Using Children to Play Power Politics

In the past, powerful figures and rulers would have themselves portrayed surrounded by their family in painting after painting. Nowadays, politicians in Germany tend to refrain from publishing private pictures. This is in contrast to the USA and Canada, where powerful people use family photos for entirely political purposes – as the art historian Dr. Wolfgang Ullrich observes.

Historically, children often played a central role in the political iconography of monarchies. To create general symbols of the future, while at the same time communicating a promise of continuity and stability, rulers would have themselves portrayed with their own children. An example of this is the painting entitled “The Imperial Family in the Park of Sanssouci” (1891), which can be seen in the Deutsches Historisches Museum’s permanent exhibition. Painted by William Pape, this picture portrays Kaiser Wilhelm II, his wife Auguste Viktoria, and five of their children. It is the latter who occupy the foreground, their considerable number allaying any doubts about whether there would be a suitable heir to the throne. At the same time, the painting follows aristocratic logic, which stipulates that it is not only important to secure the future, but equally vital to give certainty to family origins. Therefore in the background, in a position corresponding to the children, there is an equestrian statue of Frederick the Great – the most famous forebear of the House of Hohenzollern. This Kaiser’s power is thus given twofold legitimacy. To put it in crude terms: he has the best genes, and is sufficiently virile to pass them on.

However, similar iconography is also to be found in democracies. Here, dynastic thinking has by no means disappeared; instead, in many countries there are examples of families who over the course of generations hold (or at least seek to hold) positions of power. At present there is barely any other politician who makes more prolific use of his family than the US president, Donald Trump. He confers semi-official functions to family members, even allows his daughter Ivanka to stand in for him briefly at conferences, and repeatedly underlines how he prioritizes family relationships above all others. It is hardly surprising, therefore, that this has resulted in images reminiscent of Pape’s portrait of Kaiser Wilhelm and his family. When, for example, Trump and his family visited the Lincoln Memorial in Washington D.C. in January 2017 as part of the presidential inauguration, the photograph was similarly arranged so that his children and grandchildren occupied the foreground. The intended message is that, while his presidency may well end in four (or eight) years, this by no means need signal the end of the Trump dynasty. The picture’s background, however, pits dynastic thinking against its antithesis: with the figure of Lincoln behind him rather than one of his own ancestors, Trump is forced to relate his own person to that of one of his most important predecessors. It is not genes, therefore, but democratic elections that decide who becomes president of the United States.
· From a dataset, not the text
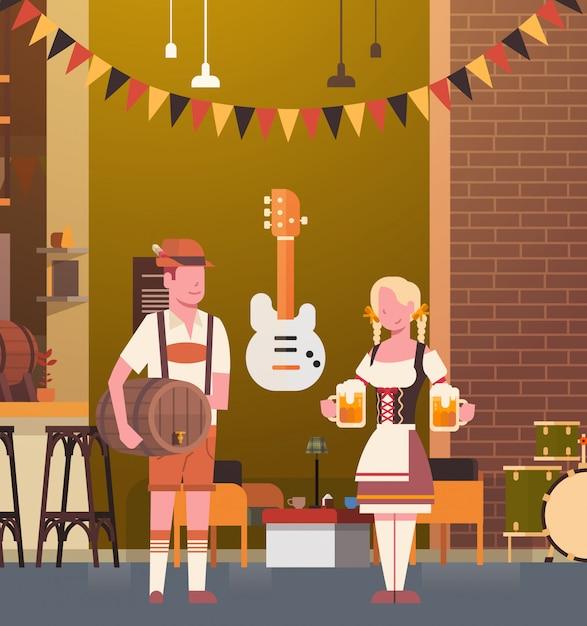 Para jest ubranym tradycyjnych ubrania w pubie pije piwo w prętowym oktoberfest przyjęcia świętowania kobiety i mężczyzna fest pojęciu Premium Wektorów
Nevertheless, the years since the era of monarchic and aristocratic rule have witnessed an increase both in the number and effectiveness of opportunities for politicians to use their own children as a way of courting public sympathy, though while simultaneously underpinning their dynastic claim to power. Increasingly, social media has been used for this purpose; in particular, Instagram has proven an effective platform for constructing a particular image. A significant reason for this is that Instagram often shows what appear to be people’s private lives, thus giving you the impression of being privy to something that would otherwise be exclusive – as a follower, you feel privileged and better informed than other people. Accordingly, this special knowledge is more appreciated, taken more seriously, and perceived as being more authentic.

The Trump family in particular is one of the first among political families to take systematically to Instagram in order to prove its special status. It is not just Trump himself and his wife, but also his sons and daughters (as well as some of their spouses) who have Instagram accounts, which they use on a daily basis to report on their lives, document their personal lifestyle – and, especially, show off their children. The cute faces of kids can distract from the often aggressive nature of Trump’s politics (for this reason, large numbers of this type of picture appear each time there is yet another particularly controversial political turn of events); at the same time, the numerous photos of children highlight how the president is part of a large family that enjoys an entirely self-evident stake in his power. Thus you can see children in the White House, even playing in the Oval Office, in a way suggesting that it is a completely normal living room. In contrast to the era of court paintings, a claim to power does not even have to be limited to a small number of paintings with particularly concentrated iconographical representations. Instead, it can be distributed in small doses across a variety of photographs and social-media accounts. Consequently, photographs apparently taken from private photo albums possess an unprecedented political dimension.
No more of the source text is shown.